Iranian Journal of Pediatrics, 2015
Background: Noninvasive transcutaneous carbon dioxide monitoring has been shown to be accurate in infants and children, limited data are available to show the usefulness and limitations of partial transcutaneous carbon dioxide tension (PtCO 2) value. Objectives: The current study prospectively determines the effectiveness and accuracy of PtCO 2 measurements in newborns. Materials and Methods: Venous blood gas sampling and monitoring of the PtCO 2 level (TCM TOSCA, Radiometer) were done simultaneously. All measurements are performed on mechanically ventilated infants.
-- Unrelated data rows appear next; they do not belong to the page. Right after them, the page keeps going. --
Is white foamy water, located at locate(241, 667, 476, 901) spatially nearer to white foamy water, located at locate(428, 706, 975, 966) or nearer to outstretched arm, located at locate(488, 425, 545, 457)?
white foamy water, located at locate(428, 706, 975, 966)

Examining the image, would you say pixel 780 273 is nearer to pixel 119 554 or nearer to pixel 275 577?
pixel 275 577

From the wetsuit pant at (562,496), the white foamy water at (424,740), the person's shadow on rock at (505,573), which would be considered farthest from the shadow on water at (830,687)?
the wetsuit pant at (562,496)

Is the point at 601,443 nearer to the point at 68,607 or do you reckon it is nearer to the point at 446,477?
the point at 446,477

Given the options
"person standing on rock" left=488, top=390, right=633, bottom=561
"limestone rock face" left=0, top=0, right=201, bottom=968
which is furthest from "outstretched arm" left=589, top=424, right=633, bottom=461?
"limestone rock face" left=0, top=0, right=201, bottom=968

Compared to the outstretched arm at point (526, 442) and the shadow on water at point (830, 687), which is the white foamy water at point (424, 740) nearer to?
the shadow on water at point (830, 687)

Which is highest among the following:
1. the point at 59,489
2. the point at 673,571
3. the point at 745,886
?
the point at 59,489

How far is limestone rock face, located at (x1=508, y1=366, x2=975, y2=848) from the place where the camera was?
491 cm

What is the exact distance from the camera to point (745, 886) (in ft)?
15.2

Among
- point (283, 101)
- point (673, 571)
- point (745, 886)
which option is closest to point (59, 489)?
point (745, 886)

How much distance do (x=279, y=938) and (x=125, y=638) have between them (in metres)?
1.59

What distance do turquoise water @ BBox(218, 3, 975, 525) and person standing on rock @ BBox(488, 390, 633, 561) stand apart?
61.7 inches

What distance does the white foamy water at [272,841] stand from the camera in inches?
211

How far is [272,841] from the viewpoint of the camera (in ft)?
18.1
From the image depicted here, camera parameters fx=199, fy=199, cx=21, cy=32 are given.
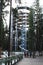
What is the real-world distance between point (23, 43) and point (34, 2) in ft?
0.79

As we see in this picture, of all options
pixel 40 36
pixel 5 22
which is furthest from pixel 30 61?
pixel 5 22

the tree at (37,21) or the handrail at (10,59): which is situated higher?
the tree at (37,21)

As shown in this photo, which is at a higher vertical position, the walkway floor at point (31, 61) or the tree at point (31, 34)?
the tree at point (31, 34)

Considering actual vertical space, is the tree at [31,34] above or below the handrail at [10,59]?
above

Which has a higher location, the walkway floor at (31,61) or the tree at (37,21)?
the tree at (37,21)

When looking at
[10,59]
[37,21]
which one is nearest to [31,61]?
[10,59]

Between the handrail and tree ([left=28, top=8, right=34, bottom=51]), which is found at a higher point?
tree ([left=28, top=8, right=34, bottom=51])

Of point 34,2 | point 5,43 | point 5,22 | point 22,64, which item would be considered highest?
point 34,2

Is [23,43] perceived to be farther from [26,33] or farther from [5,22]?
[5,22]

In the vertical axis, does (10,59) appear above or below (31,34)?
below

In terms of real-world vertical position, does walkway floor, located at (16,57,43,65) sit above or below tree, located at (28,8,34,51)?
below

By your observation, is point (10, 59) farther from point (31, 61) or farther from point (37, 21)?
point (37, 21)

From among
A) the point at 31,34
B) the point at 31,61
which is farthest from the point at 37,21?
the point at 31,61

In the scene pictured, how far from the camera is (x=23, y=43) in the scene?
1.10 metres
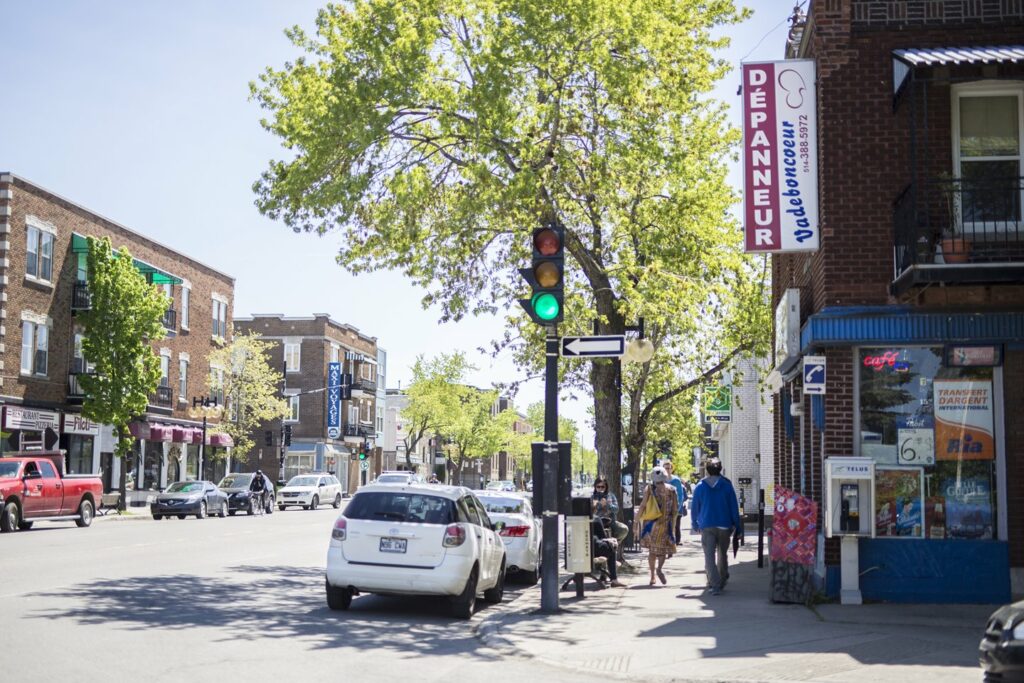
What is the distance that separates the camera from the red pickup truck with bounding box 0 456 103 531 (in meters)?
27.5

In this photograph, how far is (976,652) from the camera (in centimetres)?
1027

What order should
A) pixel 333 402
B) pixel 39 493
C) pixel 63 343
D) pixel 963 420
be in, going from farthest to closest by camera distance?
pixel 333 402, pixel 63 343, pixel 39 493, pixel 963 420

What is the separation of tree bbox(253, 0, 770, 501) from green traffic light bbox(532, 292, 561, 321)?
3444 millimetres

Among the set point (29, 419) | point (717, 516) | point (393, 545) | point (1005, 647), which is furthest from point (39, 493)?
point (1005, 647)

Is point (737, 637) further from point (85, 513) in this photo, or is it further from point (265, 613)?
point (85, 513)

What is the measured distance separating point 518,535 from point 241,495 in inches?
1116

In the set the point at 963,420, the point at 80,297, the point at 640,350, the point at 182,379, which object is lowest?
the point at 963,420

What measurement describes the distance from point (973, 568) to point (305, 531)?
→ 20.5 metres

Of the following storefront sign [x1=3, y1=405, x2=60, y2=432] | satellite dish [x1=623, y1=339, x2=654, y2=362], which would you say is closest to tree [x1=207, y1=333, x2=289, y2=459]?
storefront sign [x1=3, y1=405, x2=60, y2=432]

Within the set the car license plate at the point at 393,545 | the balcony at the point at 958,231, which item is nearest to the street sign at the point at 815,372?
the balcony at the point at 958,231

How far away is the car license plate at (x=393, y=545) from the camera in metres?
13.4

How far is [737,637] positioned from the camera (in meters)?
11.4

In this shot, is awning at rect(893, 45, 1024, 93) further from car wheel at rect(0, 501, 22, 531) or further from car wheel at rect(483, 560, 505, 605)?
car wheel at rect(0, 501, 22, 531)

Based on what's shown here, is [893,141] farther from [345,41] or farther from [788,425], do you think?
[345,41]
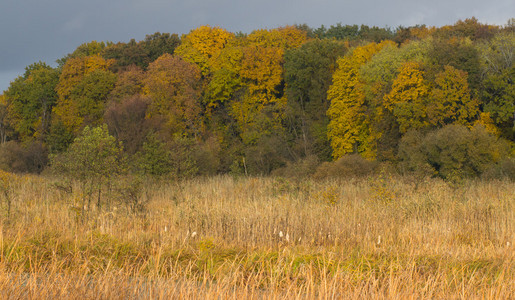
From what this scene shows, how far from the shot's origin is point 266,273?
7191mm

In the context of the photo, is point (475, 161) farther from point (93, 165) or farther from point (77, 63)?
point (77, 63)

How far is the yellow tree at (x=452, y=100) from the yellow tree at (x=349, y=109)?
23.4ft

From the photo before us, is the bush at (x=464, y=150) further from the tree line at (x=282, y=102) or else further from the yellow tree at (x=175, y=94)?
the yellow tree at (x=175, y=94)

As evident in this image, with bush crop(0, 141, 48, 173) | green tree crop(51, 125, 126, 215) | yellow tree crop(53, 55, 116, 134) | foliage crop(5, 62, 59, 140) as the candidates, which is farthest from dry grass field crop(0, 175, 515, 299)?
foliage crop(5, 62, 59, 140)

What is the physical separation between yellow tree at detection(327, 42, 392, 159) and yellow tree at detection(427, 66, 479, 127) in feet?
23.4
Partial venous carbon dioxide tension (PvCO 2) values divided into three groups according to hypocapnia (Group 1: < 4.68 kPa), normocapnia (Group 2: 4.68-7.33 kPa), hypercapnia (Group 3: > 7.33 kPa) and then PvCO 2 and PtCO 2 data within each group were compared separately. Results: A total of 168 measurements of each PvCO 2 and PtCO 2 data were compared in three separated groups simultaneously (13 in Group 1, 118 in Group 2, and 37 in Group 3). A bias of more than ± 0.7 kPa was considered unacceptable. PtCO 2 was related to PvCO 2 with acceptable results between the two measurements in hypocapnia (mean difference 0.20 ± 0.19 kPa) and normocapnia (0.002 ± 0.30 kPa) groups. On the other hand in hypercapnia group PtCO 2 values were statistically significant (P < 0.001) and lower than PvCO 2 data (mean difference 0.81 ± 1.19 kPa) Conclusions: PtCO 2 measurements have generally good agreement with PvCO 2 in hypocapnic and normocapnic intubated infants but there are some limitations especially with high level of CO 2 tension. Monitoring of PtCO 2 is generally a useful non-invasive indicator of PvCO 2 in hypocapnic and normocapnic infants.